At GFIA, we have joined forces with Laven Partners, which (as an oversimplification) provides operational due diligence to investors, and compliance and fund set-up consulting to managers.
Date: Apr 4, 2012 Author: Peter Douglas
Keywords: Hedge funds, Due diligence, Asset allocation
At GFIA, we have joined forces with Laven Partners, which (as an oversimplification) provides operational due diligence to investors, and compliance and fund set-up consulting to managers.
A more thoughtful explanation of their business model is that they are facilitators to the institutionalisation of hedge funds.
Certainly in Asia, and we suspect globally, the composition of demand has changed radically.
Most allocators now already know which managers they’re prepared to consider, before they get on the plane. There are few names which are genuinely on the “possible” list, and they are, as we know, the global asset-gathering firms. Even at the more “boutique” end of the spectrum, an extraordinarily small number of names crop-up in conversations.
However, the research, assessment, and due diligence work that allocators undertake has exploded over the last five years. And Laven has an ISO-standardised operational due diligence process that is scalable, replicable and consistent.
Allocators do not want a broad view of interesting and up-and-coming managers. They want specific professional assistance with the process of getting capital invested in an institutionally-acceptable fashion. And while they may be looking for some level of idiosyncrasy of investment edge, they want a globally-uniform standard of operational and business process.

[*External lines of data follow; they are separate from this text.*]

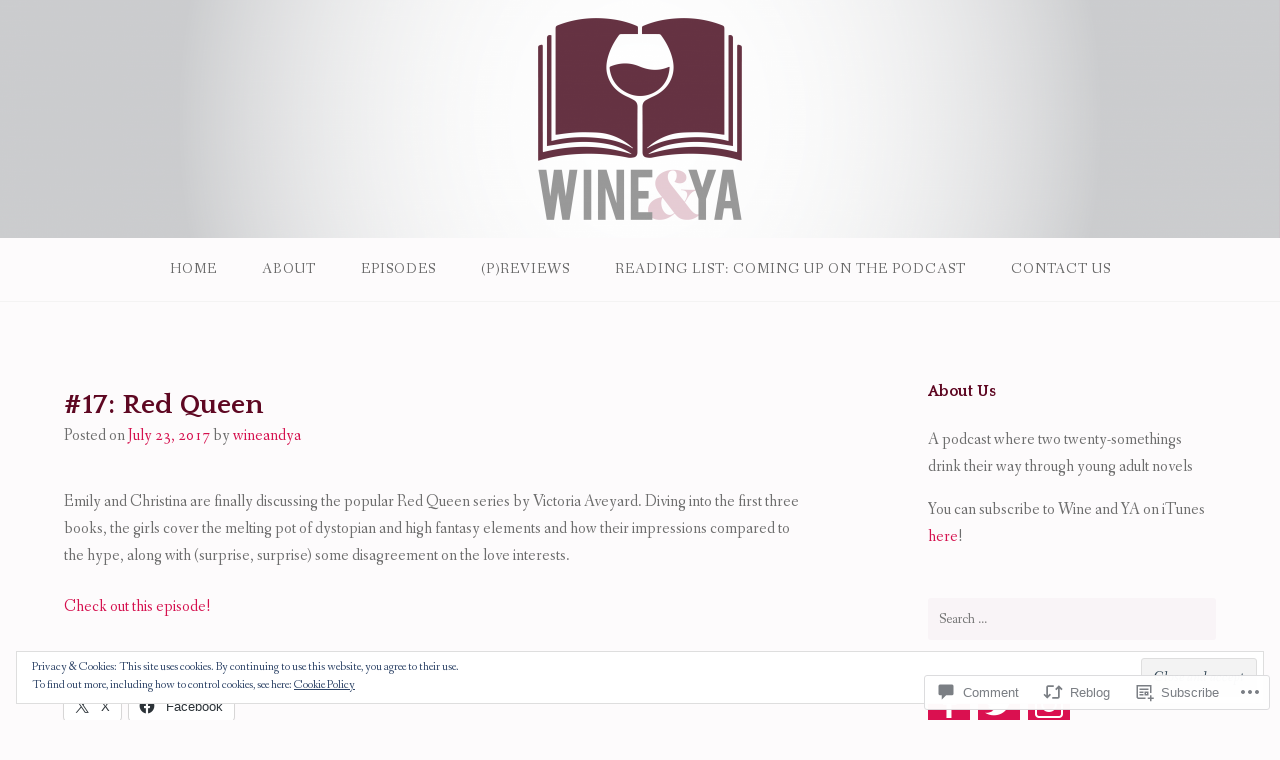

--- FILE ---
content_type: text/javascript; charset=utf-8
request_url: https://www.goodreads.com/review/custom_widget/45237022.:%20currently-reading?cover_position=&cover_size=small&num_books=5&order=d&shelf=currently-reading&sort=date_added&widget_bg_transparent=&widget_id=45237022_currently_reading
body_size: 515
content:
  var widget_code = '  <div class=\"gr_custom_container_45237022_currently_reading\">\n    <h2 class=\"gr_custom_header_45237022_currently_reading\">\n    <a style=\"text-decoration: none;\" rel=\"nofollow\" href=\"https://www.goodreads.com/review/list/45237022-wine-and-ya?shelf=currently-reading&amp;utm_medium=api&amp;utm_source=custom_widget\">: currently-reading<\/a>\n    <\/h2>\n  <br style=\"clear: both\"/>\n  <center>\n    <a rel=\"nofollow\" href=\"https://www.goodreads.com/\"><img alt=\"goodreads.com\" style=\"border:0\" src=\"https://s.gr-assets.com/images/widget/widget_logo.gif\" /><\/a>\n  <\/center>\n  <noscript>\n    Share <a rel=\"nofollow\" href=\"https://www.goodreads.com/\">book reviews<\/a> and ratings with Wine And, and even join a <a rel=\"nofollow\" href=\"https://www.goodreads.com/group\">book club<\/a> on Goodreads.\n  <\/noscript>\n  <\/div>\n'
  var widget_div = document.getElementById('gr_custom_widget_45237022_currently_reading')
  if (widget_div) {
    widget_div.innerHTML = widget_code
  }
  else {
    document.write(widget_code)
  }
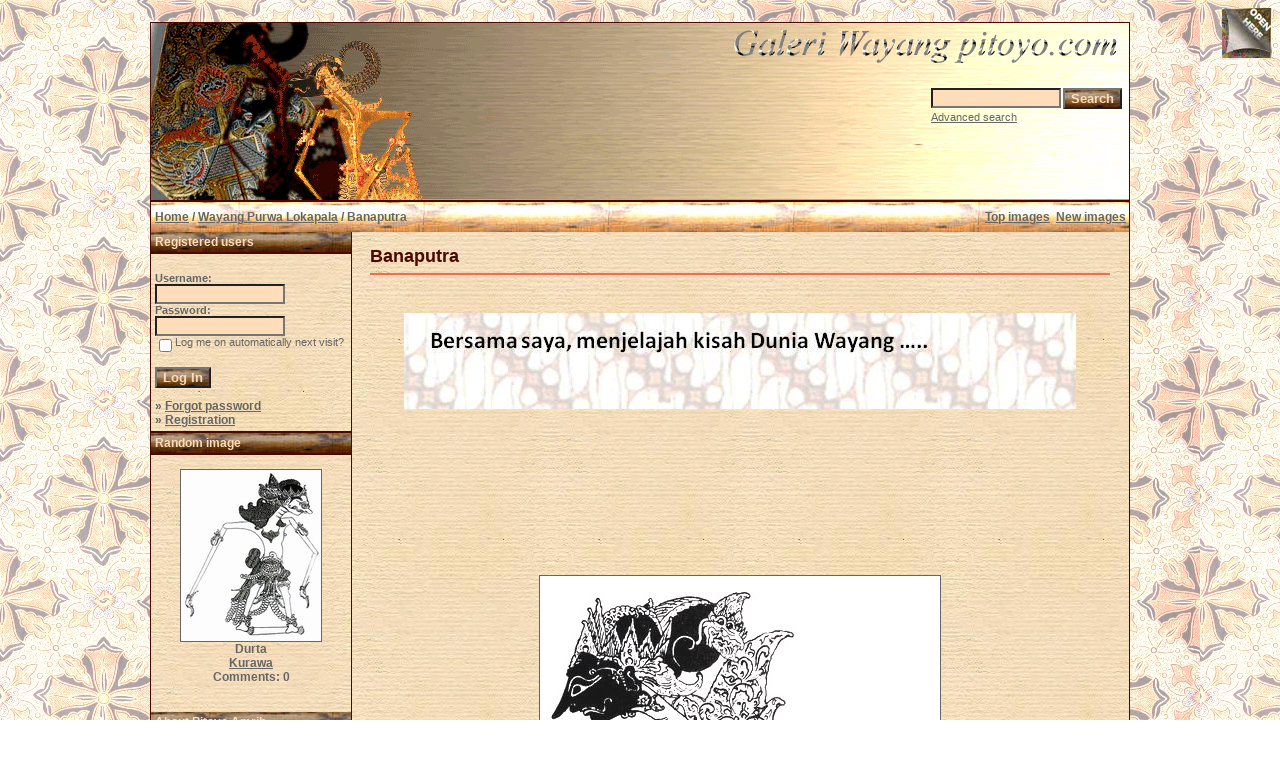

--- FILE ---
content_type: text/html; charset=utf-8
request_url: https://www.google.com/recaptcha/api2/aframe
body_size: 268
content:
<!DOCTYPE HTML><html><head><meta http-equiv="content-type" content="text/html; charset=UTF-8"></head><body><script nonce="qxIqAOx0ue9O6wMGsNY7VQ">/** Anti-fraud and anti-abuse applications only. See google.com/recaptcha */ try{var clients={'sodar':'https://pagead2.googlesyndication.com/pagead/sodar?'};window.addEventListener("message",function(a){try{if(a.source===window.parent){var b=JSON.parse(a.data);var c=clients[b['id']];if(c){var d=document.createElement('img');d.src=c+b['params']+'&rc='+(localStorage.getItem("rc::a")?sessionStorage.getItem("rc::b"):"");window.document.body.appendChild(d);sessionStorage.setItem("rc::e",parseInt(sessionStorage.getItem("rc::e")||0)+1);localStorage.setItem("rc::h",'1768987156808');}}}catch(b){}});window.parent.postMessage("_grecaptcha_ready", "*");}catch(b){}</script></body></html>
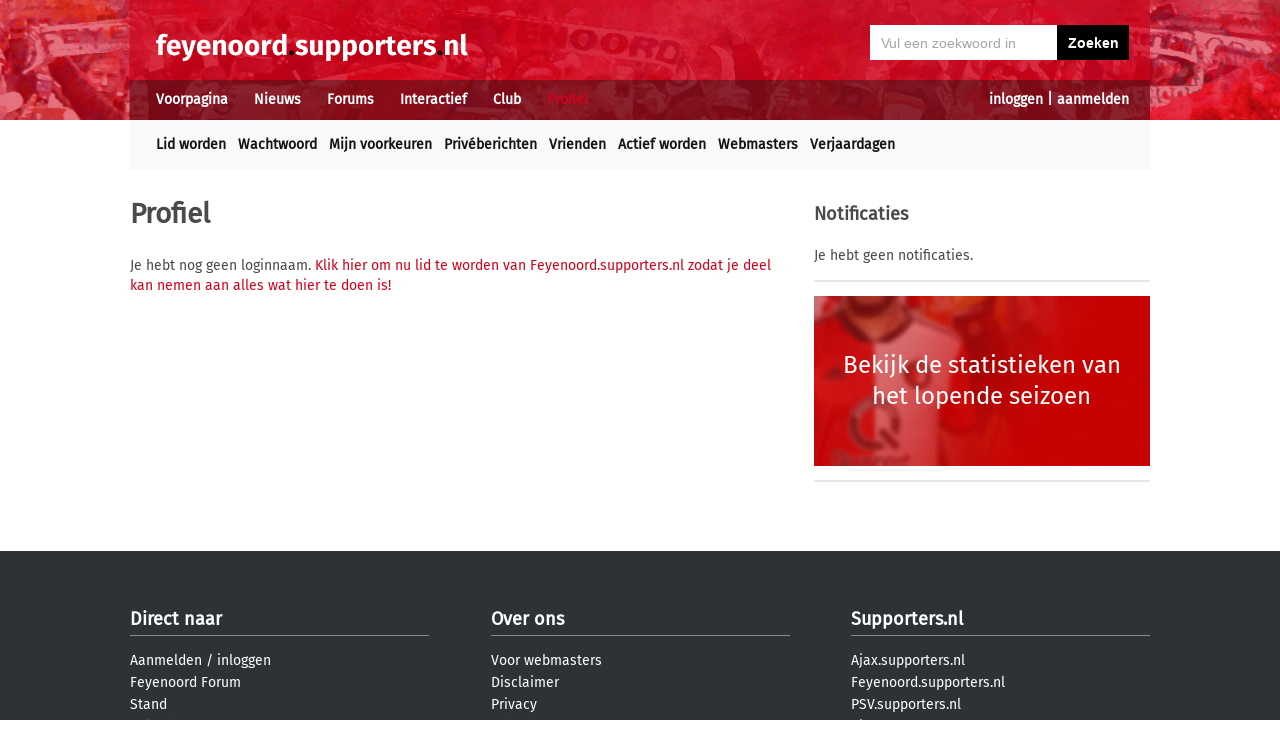

--- FILE ---
content_type: text/html; charset=utf-8
request_url: https://www.google.com/recaptcha/api2/aframe
body_size: 268
content:
<!DOCTYPE HTML><html><head><meta http-equiv="content-type" content="text/html; charset=UTF-8"></head><body><script nonce="Oa37VqMVpG3AjObtxQw0iQ">/** Anti-fraud and anti-abuse applications only. See google.com/recaptcha */ try{var clients={'sodar':'https://pagead2.googlesyndication.com/pagead/sodar?'};window.addEventListener("message",function(a){try{if(a.source===window.parent){var b=JSON.parse(a.data);var c=clients[b['id']];if(c){var d=document.createElement('img');d.src=c+b['params']+'&rc='+(localStorage.getItem("rc::a")?sessionStorage.getItem("rc::b"):"");window.document.body.appendChild(d);sessionStorage.setItem("rc::e",parseInt(sessionStorage.getItem("rc::e")||0)+1);localStorage.setItem("rc::h",'1768647160691');}}}catch(b){}});window.parent.postMessage("_grecaptcha_ready", "*");}catch(b){}</script></body></html>

--- FILE ---
content_type: text/css
request_url: https://static.supporters.nl/css/supporters_mobile-Feyenoord_3.css
body_size: 219
content:
@media screen {
 body {
  background-image:url("https://static.supporters.nl/images/Feyenoord-Supporters-NL-mobiel.png");
 }
 .spotlight1 {
  background-image:url("https://static.supporters.nl/images/feyenoord-achtergrond-01.jpg");
 }
 .spotlight2 {
  background-image:url("https://static.supporters.nl/images/feyenoord-achtergrond-02.jpg");
 }
 .spotlight3 {
  background-image:url("https://static.supporters.nl/images/feyenoord-achtergrond-03.jpg");
 }
 .forumkop {
  background-image:url("https://static.supporters.nl/images/bar-feyenoord.png");
  background-color:#BC0000;
 }
 .forumaltkop {
  background-image:url("https://static.supporters.nl/images/bar-feyenoordlogo.png");
  background-color:#BC0000;
 }
}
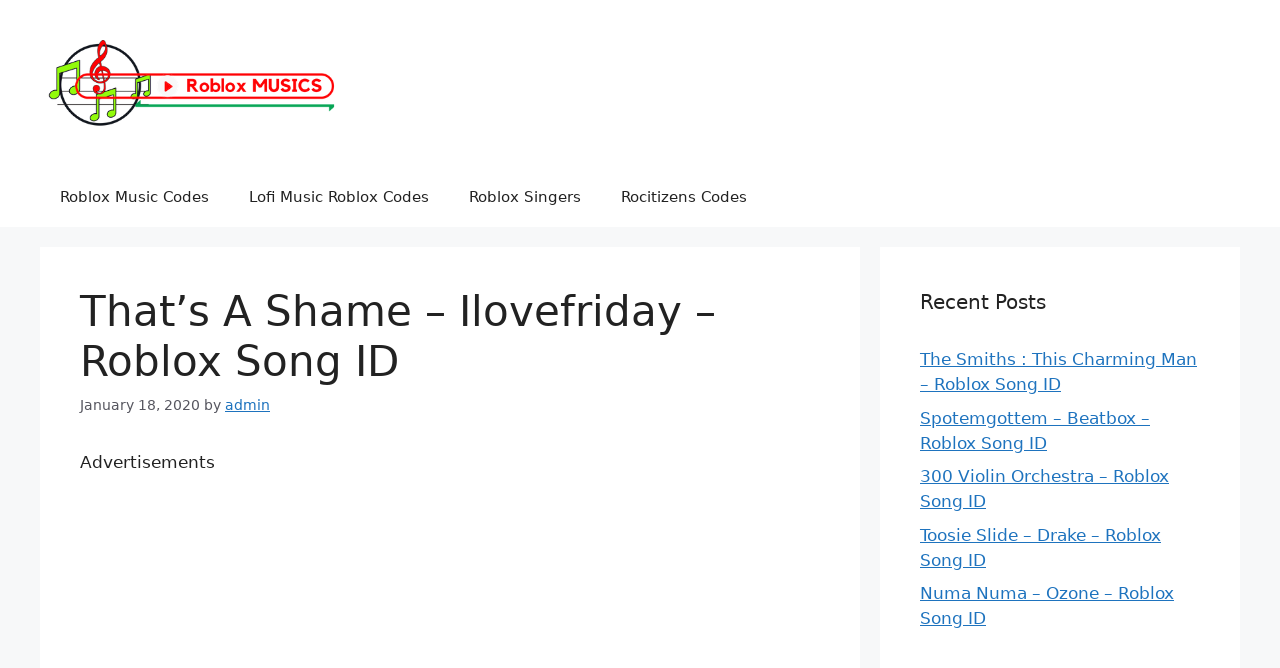

--- FILE ---
content_type: text/html; charset=utf-8
request_url: https://www.google.com/recaptcha/api2/aframe
body_size: 269
content:
<!DOCTYPE HTML><html><head><meta http-equiv="content-type" content="text/html; charset=UTF-8"></head><body><script nonce="HVZCGJKdhFebo3q4WJP5Rw">/** Anti-fraud and anti-abuse applications only. See google.com/recaptcha */ try{var clients={'sodar':'https://pagead2.googlesyndication.com/pagead/sodar?'};window.addEventListener("message",function(a){try{if(a.source===window.parent){var b=JSON.parse(a.data);var c=clients[b['id']];if(c){var d=document.createElement('img');d.src=c+b['params']+'&rc='+(localStorage.getItem("rc::a")?sessionStorage.getItem("rc::b"):"");window.document.body.appendChild(d);sessionStorage.setItem("rc::e",parseInt(sessionStorage.getItem("rc::e")||0)+1);localStorage.setItem("rc::h",'1765274458980');}}}catch(b){}});window.parent.postMessage("_grecaptcha_ready", "*");}catch(b){}</script></body></html>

It’s like going to a Chinese restaurant in a provincial western city. The food may be “exotic”, but the experience is familiar – each guest chooses their own starter and main course, followed by a dessert and leisurely coffee. It’s a whole different experience from the jumble of common dishes and blur of chopsticks picking food from across the table that would characterise dinner in Kowloon (in Hong Kong) – but which would baffle or scare diners in Terre Haute.
Similarly, while the manager may tempt investors with event-driven this, credit arbitrage that, or equity long-short the other – the dominant investors in today’s industry want to see the same standards of process, operations, business practice, governance and compliance that they see the world over.
On the manager side, there are a much larger number of managers who would like to be involved in the game of institutional capital.
They need to present their wares in a package that conforms to global norms. Laven provides a service to managers that allows them to calibrate where they are and what they would need to do in order to ensure that a global investor will feel the comfort of familiarity when looking under the hood of the investment strategy.
So, in short, Laven’s “DNA” is in understanding, from a COO rather than CIO perspective, what’s needed at the interface of institutional capital and the hedge fund industry. They’re practical, melding an in-house law firm with operational due diligence specialists, and with structuring and compliance experts. Clients see one solution, but incorporating a uniquely broad set of disciplines.
GFIA has not walked away from the search for great investment talent. We still believe that a highly-experienced investment professional who owns their own business and manages an appropriate and limited amount of capital, with the minimum infrastructure needed to connect intelligent allocators with the investment proposition, is the optimum alpha generator.
We continue to research and monitor boutiques with enthusiasm and affection. But since we started in 1998 we have always tried to stay a step ahead of the curve in our world, and the opportunity to bring global processes into our world of Asian and emerging market hedged and boutique managers, was an extraordinarily interesting one.